She now considers herself lucky to have secured a job at New Jersey’s Union High School, which she began in September. “Thankfully, the district is very supportive of me and of LGBTQIA and racial justice,” she said, “but this is not just about books. It is about making students feel that they belong.”

Samantha Hull, supervisor of libraries for the Ephrata School District in Pennsylvania, stressed the importance of belonging when she testified before the House Committee on Oversight and Reform earlier this year.

“The ability to learn about and appreciate the diversity of human experience, perspective and opinion is crucial to gaining a sense of belonging,” she told the committee. “We can gain this ability through our access to books.… Children’s literature provides a wider perspective on their world and serves to help students better understand themselves and those around them.”

But how best to protect and defend every student’s right to read?

“Libraries are institutions of inclusion and learning,” Lessa Kanani’opua Pelayo-Lozada, president of the American Library Association (ALA), told Truthout. “Every story is not for every reader, but every reader deserves to find stories and histories that speak to them and their experience.”

She and the ALA are urging everyone who cares about free expression to join the association’s campaign against book bans and speak out against censorship.

“Students need and want diverse books and they need to tell lawmakers about how a particular book impacted them. This can be an effective counter to the right,” Pelayo-Lozada said.

Parents, she added, can also be effective advocates, especially since most oppose censorship and book restrictions. In fact, an ALA survey conducted in March 2022 found that 71 percent of adults oppose removing books from public libraries. A majority also oppose restrictions on what books can and can’t be accessed in school libraries.

“The right is using libraries as a pawn to attack and break down public education,” Pelayo-Lozada said. “They also want to eliminate public libraries.
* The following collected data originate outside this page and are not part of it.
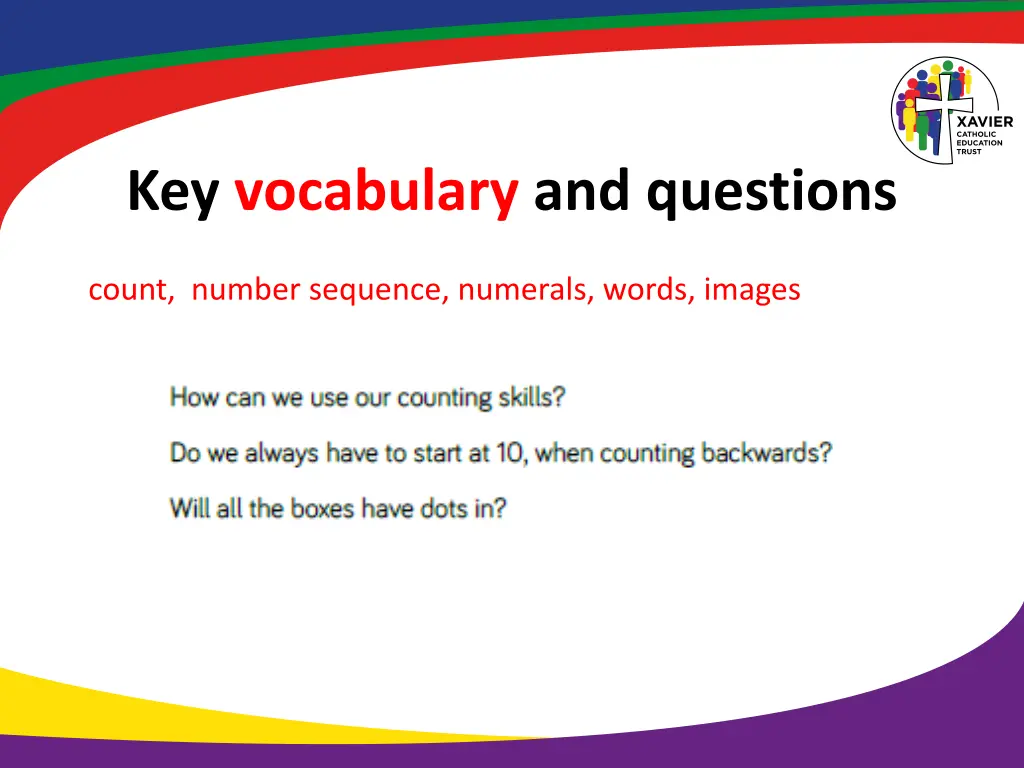 XAVIER CATHOLIC EDUCATION TRUST

Key vocabulary and questions

count, number sequence, numerals, words, images

How can we use our counting skills?

Do we always have to start at 10, when counting backwards?

Will all the boxes have dots in?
There is something in every library for every person and we need to talk to parents and help them understand this.”

Patrick Sweeney, political director of EveryLibrary, a pro-library political action committee, agreed and said the right’s arguments about some books being obscene, divisive or inappropriate for children fall apart when review committees actually read the targeted texts. “When they read these books, they realize that they are positive, helping children make good decisions about their bodies and lives and showcasing adults who can help them with whatever issues are troubling them.”

Asked why the right has made so much headway, Sweeney said conservatives’ success comes down to their simple, misleading messaging.
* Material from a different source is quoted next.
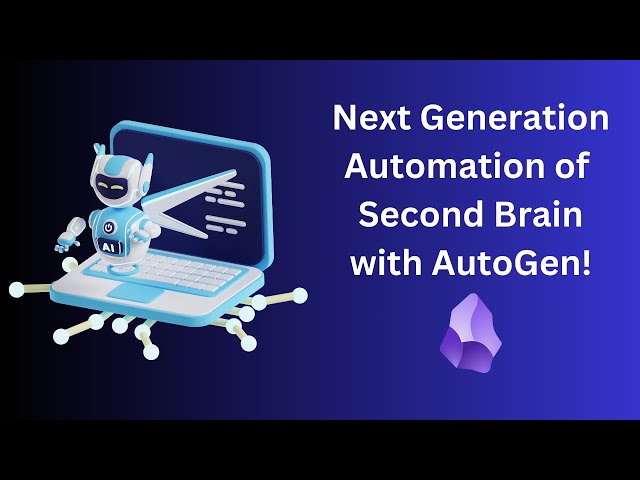 AI

Next Generation Automation of Second Brain with AutoGen!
“They can say, ‘We can’t let children access pornography in schools.’ It doesn’t matter that the books they’re critiquing are not pornographic. People respond to the message and send money. But when there’s a robust, serious process for reviewing books, the right’s arguments come apart and the books remain on the shelves. At the same time, librarians are being doxxed, and in some places the school principal is simply walking into a library and removing books to avoid controversy,” he said.
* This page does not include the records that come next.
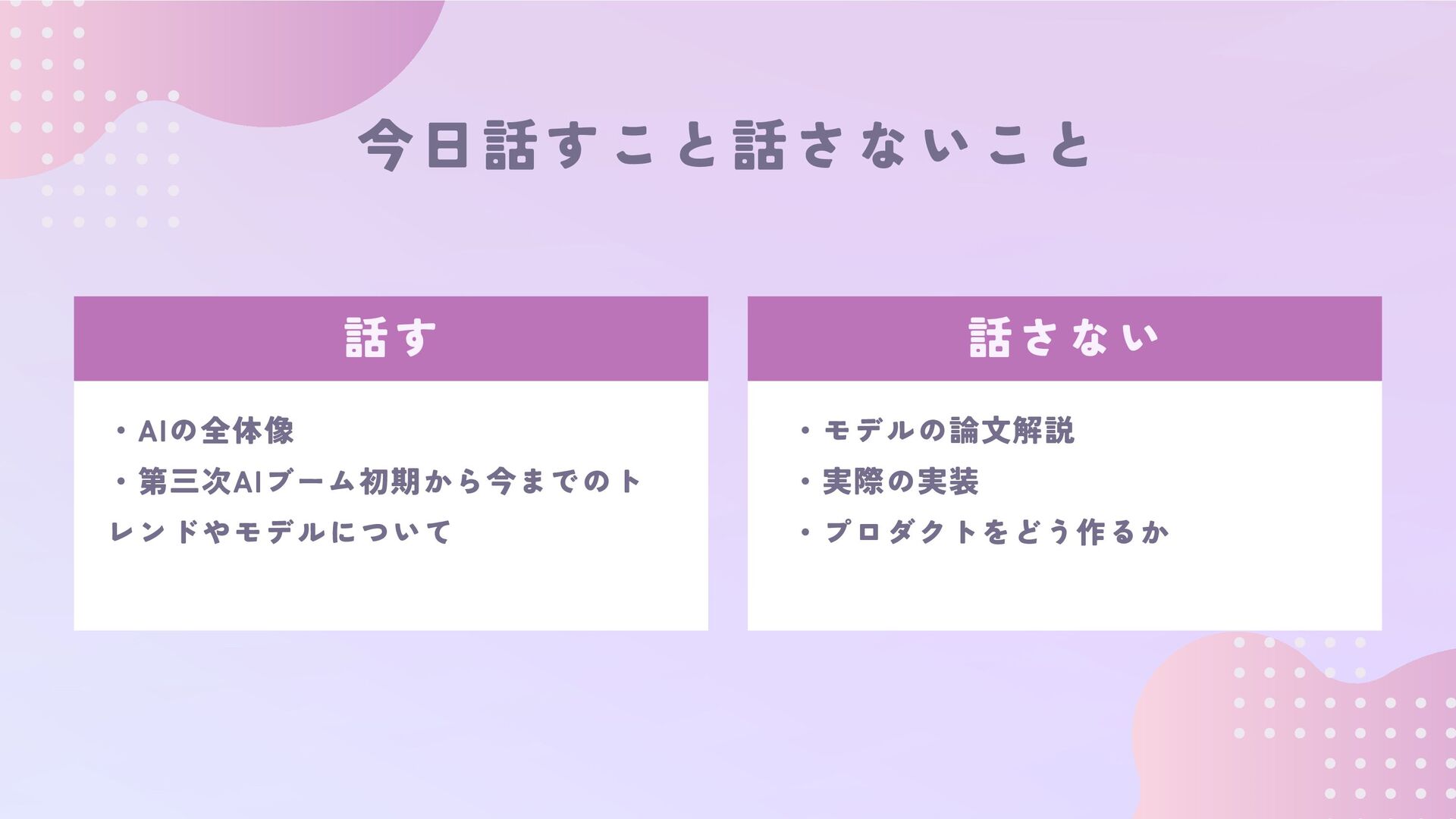 今日話すこと話さないこと

話す

・AIの全体像
・第三次AIブーム初期から今までのトレンドやモデルについて

話さない

・モデルの論文解説
・実際の実装
・プロダクトをどう作るか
School libraries are an easy target, he continued, and while he is cheered that some librarians, students and parents have begun to fight book bans and censorship, he conceded that the right has succeeded in restricting what many children and young adults can find in their school libraries.

A report released by School Library Journal in September found that 50 percent of school librarians said they self-censor and consider the potential of a negative response to controversial topics before ordering a book. Calling this “a perilous time for school librarians,” the report found that only 3 percent of librarians said they never let subject matter interfere with purchasing decisions.

It’s no wonder that many librarians are on edge, given the rising threat of extremist violence against them. And that’s not their only worry. A 2021 study conducted by the American Library Association noted that by 2019 there were 19.5 percent fewer public school libraries than there were a decade before, with many rural and low-income communities shuttering their collections because of budget cuts.